“When a foreigner resides among you in your land, do not mistreat them. The foreigner residing among you must be treated as your native-born. Love them as yourself, for you were foreigners in Egypt. I am the Lord your God.” (Leviticus 19:34)
YESTERDAY IN Sydney armed man Haron Monis, carrying an Islamic flag, took hostages in a Sydney café in a siege that captured the attention of the world. Less than a day later, it was over, and Monis, along with two members of the public, lay dead. There will be some who, I suspect, over and above mourning the loss of innocent life, use this event to reinforce their view that religion is uniquely dangerous. My heart sank as the story broke, both because of the horror faced by the poor victims, but also because of the inevitable backlash against Muslims in general that we may be about to see. This has nothing to do with what I think of Islam. I am hardly an advocate. But it has everything to do with the excuses we sometimes make to overlook the ways in which we fail to love others.
It pays to take note of the fact that back in 2008, six years ago, there was a call for Monis to be investigated. That call came from The Shia Muslim community.

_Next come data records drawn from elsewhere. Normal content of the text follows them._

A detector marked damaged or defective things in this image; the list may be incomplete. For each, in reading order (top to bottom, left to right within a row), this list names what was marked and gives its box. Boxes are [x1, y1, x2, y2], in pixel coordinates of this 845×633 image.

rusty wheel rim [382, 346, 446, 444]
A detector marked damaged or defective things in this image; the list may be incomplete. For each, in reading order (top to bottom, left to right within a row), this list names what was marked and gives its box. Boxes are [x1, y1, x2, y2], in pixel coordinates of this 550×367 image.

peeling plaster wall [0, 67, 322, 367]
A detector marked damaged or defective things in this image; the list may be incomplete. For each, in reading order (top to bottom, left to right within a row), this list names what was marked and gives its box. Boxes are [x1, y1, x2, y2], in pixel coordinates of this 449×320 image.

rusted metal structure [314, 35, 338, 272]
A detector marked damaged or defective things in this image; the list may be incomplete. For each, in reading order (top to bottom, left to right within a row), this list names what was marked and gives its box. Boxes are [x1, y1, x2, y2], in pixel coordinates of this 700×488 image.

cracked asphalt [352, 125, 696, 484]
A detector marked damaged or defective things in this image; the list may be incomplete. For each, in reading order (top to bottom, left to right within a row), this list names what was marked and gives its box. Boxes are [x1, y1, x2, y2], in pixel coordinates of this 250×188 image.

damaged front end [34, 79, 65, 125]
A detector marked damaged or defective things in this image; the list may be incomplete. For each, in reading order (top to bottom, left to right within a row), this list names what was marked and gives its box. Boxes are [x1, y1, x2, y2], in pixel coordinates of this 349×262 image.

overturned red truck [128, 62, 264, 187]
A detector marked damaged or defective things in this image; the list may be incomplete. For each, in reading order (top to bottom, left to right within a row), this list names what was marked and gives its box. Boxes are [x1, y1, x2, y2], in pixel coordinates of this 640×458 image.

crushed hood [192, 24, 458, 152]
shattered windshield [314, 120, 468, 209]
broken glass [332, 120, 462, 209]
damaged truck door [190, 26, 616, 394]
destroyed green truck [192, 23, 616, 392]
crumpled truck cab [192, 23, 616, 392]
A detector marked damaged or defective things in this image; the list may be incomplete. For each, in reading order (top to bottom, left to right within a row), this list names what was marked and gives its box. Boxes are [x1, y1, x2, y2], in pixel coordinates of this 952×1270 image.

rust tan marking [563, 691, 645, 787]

While this fearful scene was unfolding, another was about to begin in Philadelphia. As I write this, 35-year-old Bradley Stone has shot and killed six people and wounded another. Stone’s religion is, as far as I know, unknown, and more to the point it has not been identified as a factor of any relevance. I didn’t go looking for this story, it was right there on the front page of leading news websites. A few days ago in my home city of Wellington there was a violent axe attack in which a woman was killed and two other people injured. Although what happened to those poor people in Sydney just hours ago is simply awful and must never be downplayed, in 2013 there were 430 homicide victims and 158 attempted murder victims in Australia. In how many of those cases was religion a factor at all, let alone a motivating force? In truth I have no idea, but my guess is that you and I both believe the number is close to zero if it isn’t zero. Let’s keep things in perspective.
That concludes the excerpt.